▶ _Your assignment_:
Since the records include pictures, leave those out while you reproduce exactly and only the lines from the one containing "Cooper tem uma" through the one containing "Guarde la calma", inclusive.

▶ _Given entries_:
#####

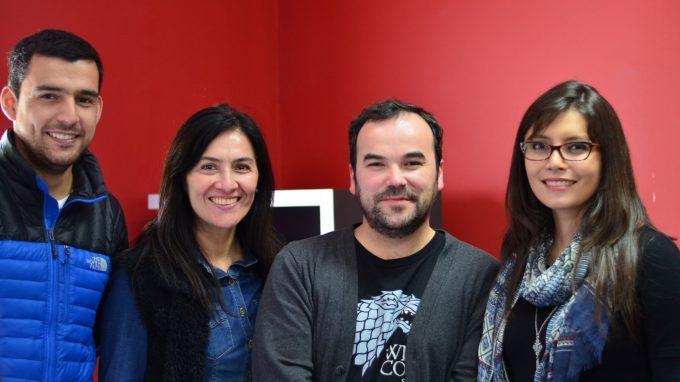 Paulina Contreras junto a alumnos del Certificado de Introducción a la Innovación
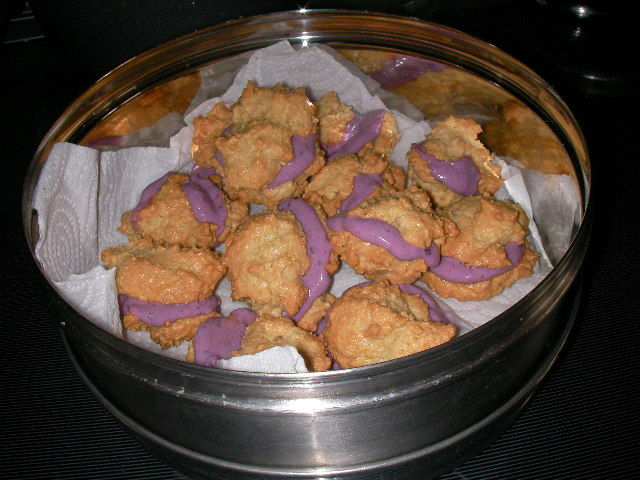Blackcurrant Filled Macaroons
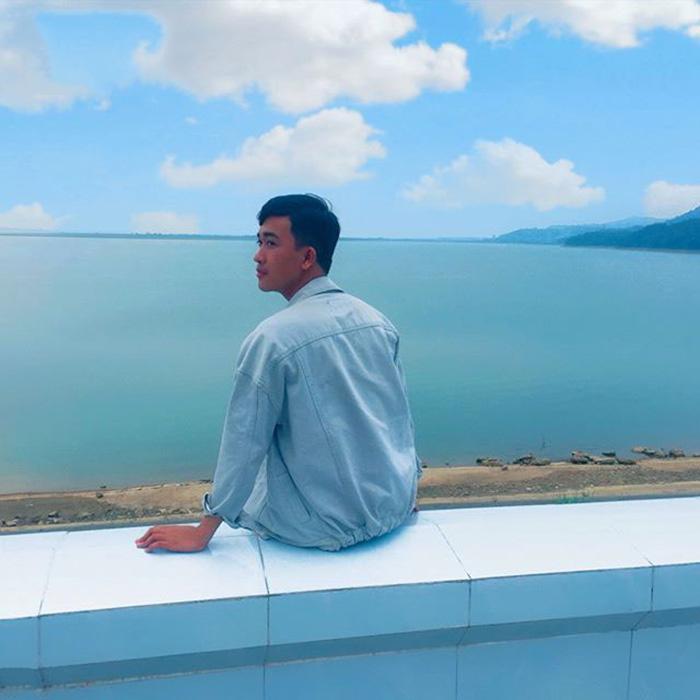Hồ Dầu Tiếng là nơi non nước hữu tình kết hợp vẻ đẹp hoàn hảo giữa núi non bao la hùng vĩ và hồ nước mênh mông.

#####

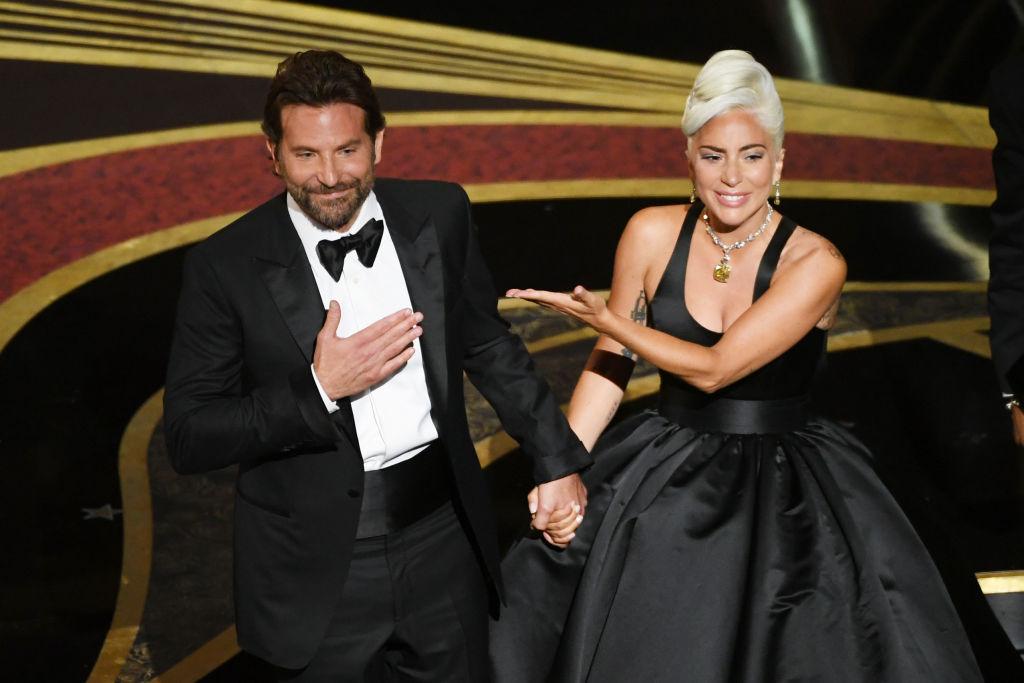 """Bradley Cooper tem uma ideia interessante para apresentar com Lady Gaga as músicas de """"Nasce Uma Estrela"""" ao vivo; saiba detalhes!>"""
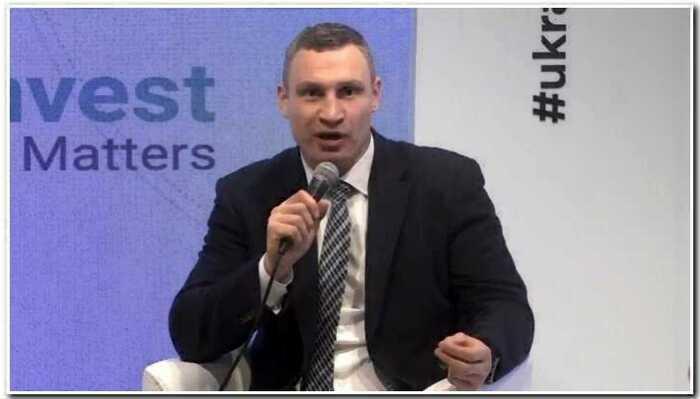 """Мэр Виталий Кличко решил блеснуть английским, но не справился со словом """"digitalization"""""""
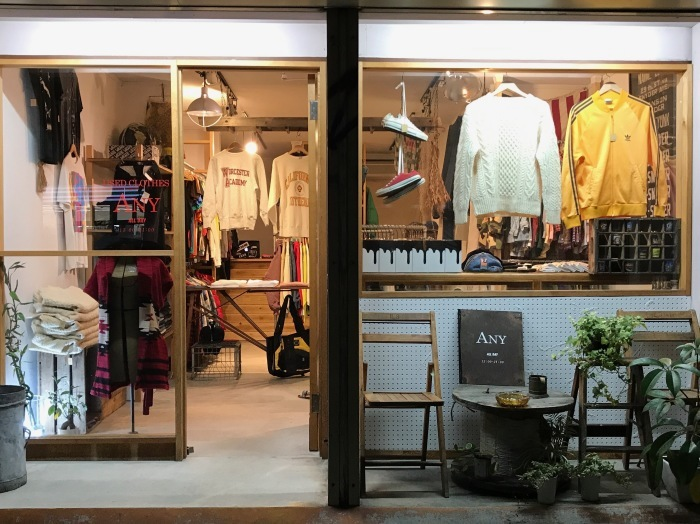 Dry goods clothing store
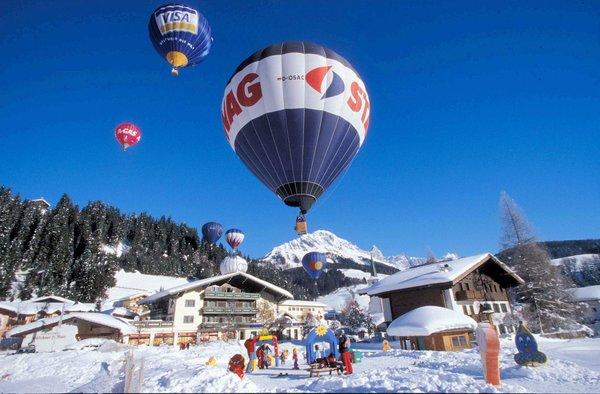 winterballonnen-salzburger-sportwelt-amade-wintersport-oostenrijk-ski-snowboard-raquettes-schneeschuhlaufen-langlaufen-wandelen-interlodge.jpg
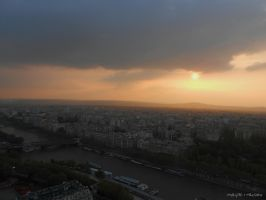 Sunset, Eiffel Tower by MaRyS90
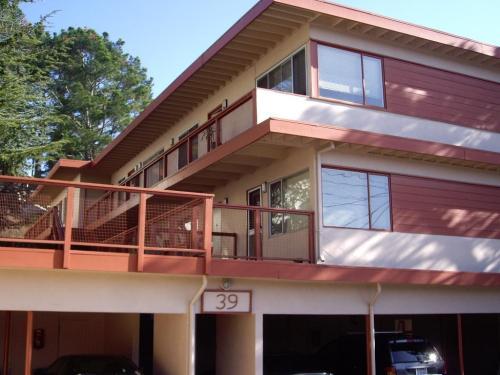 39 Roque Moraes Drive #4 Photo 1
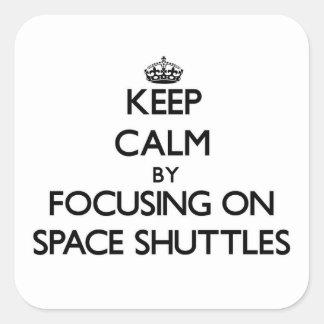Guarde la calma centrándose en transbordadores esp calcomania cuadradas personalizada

#####

▶ _Answer section_:
 """Bradley Cooper tem uma ideia interessante para apresentar com Lady Gaga as músicas de """"Nasce Uma Estrela"""" ao vivo; saiba detalhes!>"""
 """Мэр Виталий Кличко решил блеснуть английским, но не справился со словом """"digitalization"""""""
 Dry goods clothing store
 winterballonnen-salzburger-sportwelt-amade-wintersport-oostenrijk-ski-snowboard-raquettes-schneeschuhlaufen-langlaufen-wandelen-interlodge.jpg
 Sunset, Eiffel Tower by MaRyS90
 39 Roque Moraes Drive #4 Photo 1
Guarde la calma centrándose en transbordadores esp calcomania cuadradas personalizada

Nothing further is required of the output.